Great campaigns to oppose them have sprung up like the one at Bristol Airport which was also thrown out by North Somerset District Council on climate and environmental grounds https://www.theguardian.com/uk-news/2020/feb/11/plan-to-expand-bristol-airport-rejected-after-climate-protests so maybe the rising tide is turning? The Airport have appealed https://www.bbc.co.uk/news/uk-england-somerset-53682129 and it will go to Public Inquiry in 2021. One to watch.
Anyway, in this critical time of Climate & Ecological Emergency, the Supreme Court Appeal is misconceived and should be dismissed; leaving the ANPS unlawful and the wholly inappropriate Heathrow expansion plans dumped in the carbon sink of the past where they very clearly belong. If we win it would have major implications for all future infrastructure projects in the UK (and maybe around the planet), as they will then need to include 1.5C climate impact assessments. If we lose, we’ll still try to win at the DCO Public Inquiry stage – when everything from Paris onwards will need to be taken into account by the Inspector. The Government, though, would then have the final say as it would need to endorse or overrule the recommendation of any planning inspector. If that happened we’d be joined in front of the bulldozers by current Prime Minister Johnson who after all, did promise to lay down in front of them!

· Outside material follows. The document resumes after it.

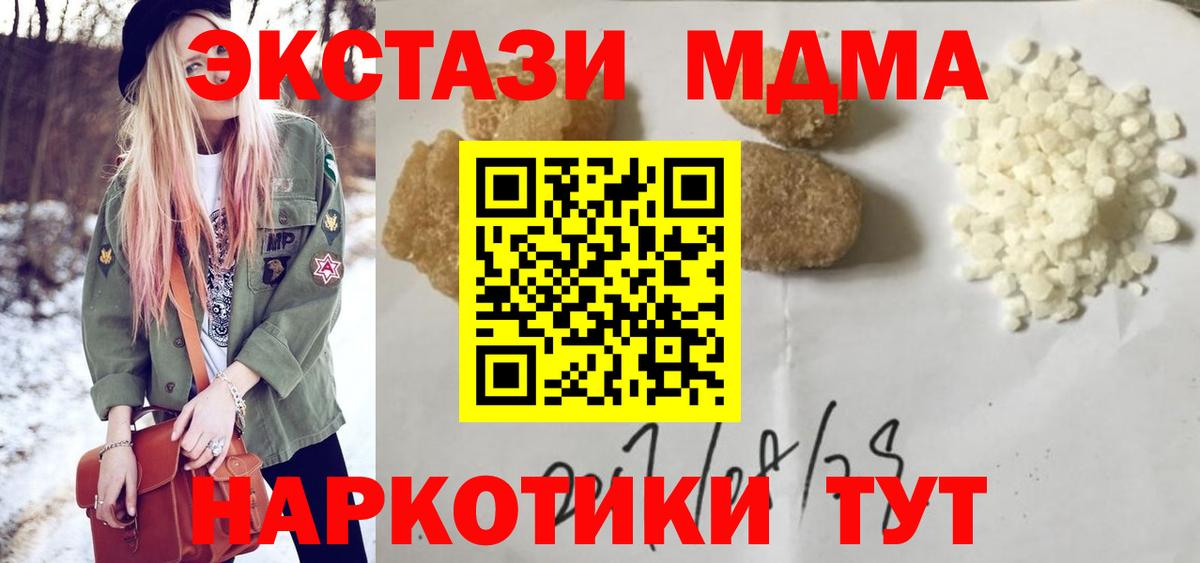 MDMA Molly  MDMA crystal  Вход с VPN  Сосновый Бор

As FoE said after the Appeal Court verdict “Already, communities in the UK and overseas are suffering from the impacts of climate breakdown. We must stop treating the climate emergency as a hypothetical future – it’s here now. That’s why winning this case is so important. Heathrow is one of the biggest single sources of greenhouse gases in the UK. ” (and Europe) “And airport expansion – at Heathrow or any other airport – simply cannot go ahead if we’re to prevent further climate breakdown. This judgment also has exciting wider implications for keeping climate change at the heart of all planning decisions. It’s time for developers and public authorities to be held to account when it comes to the climate impact of their damaging projects.”.

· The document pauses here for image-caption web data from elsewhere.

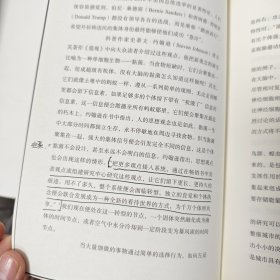 爆裂：未来社会的9大生存原则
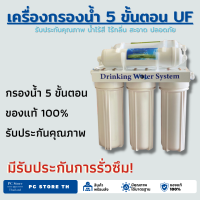 เครื่องกรองน้ำ UF 5 ขั้นตอน รับประกัน น้ำไร้สี ไร้กลิ่น สะอาด ปลอดภัย มาตรฐานสากล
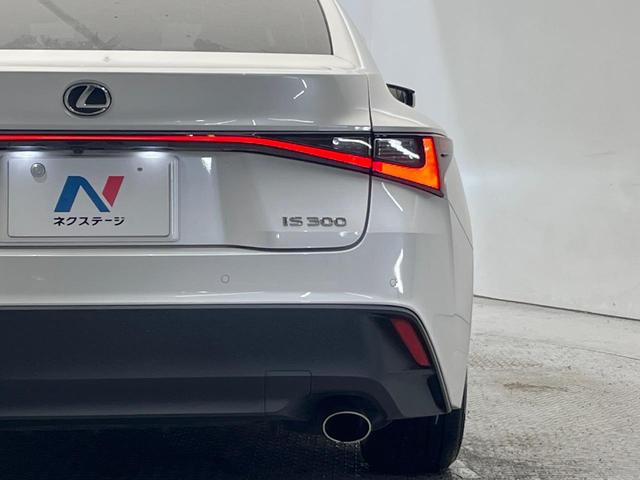 ＩＳ ＩＳ３００　バージョンＬ　後期　禁煙車　セーフティシステムプラス　レーダークルーズコントロール　ブラインドスポットモニター　３連ＬＥＤヘッドライト　純正１９インチアルミホイール　シートベンチレーション　茶革　プレミアムサウンド（26枚目）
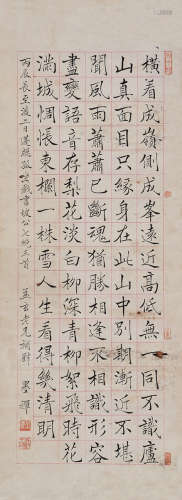 王希尧（1918～1974） 楷书 镜片 水墨纸本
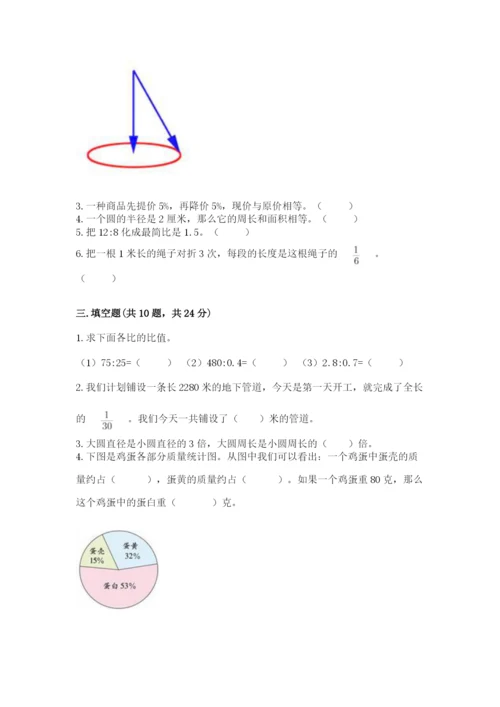 人教版六年级上册数学期末测试卷（名师系列）word版.docx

Its time for at least a moritorium on further Airport Expansion as the climate clock is ticking down.
We should give thanks to all the local people and grassroots campaign groups who’ve been fighting against local expansions and the 3rd runway for decades as overall, this case, whenever victory should come, will be one for the grassroots and we should celebrate it and spread the word internationally, in solidarity with the thousands of people involved in hundreds of struggles around the planet to lessen the impact of Climate Breakdown and halt aviation expansion. When we win, let’s savour that moment.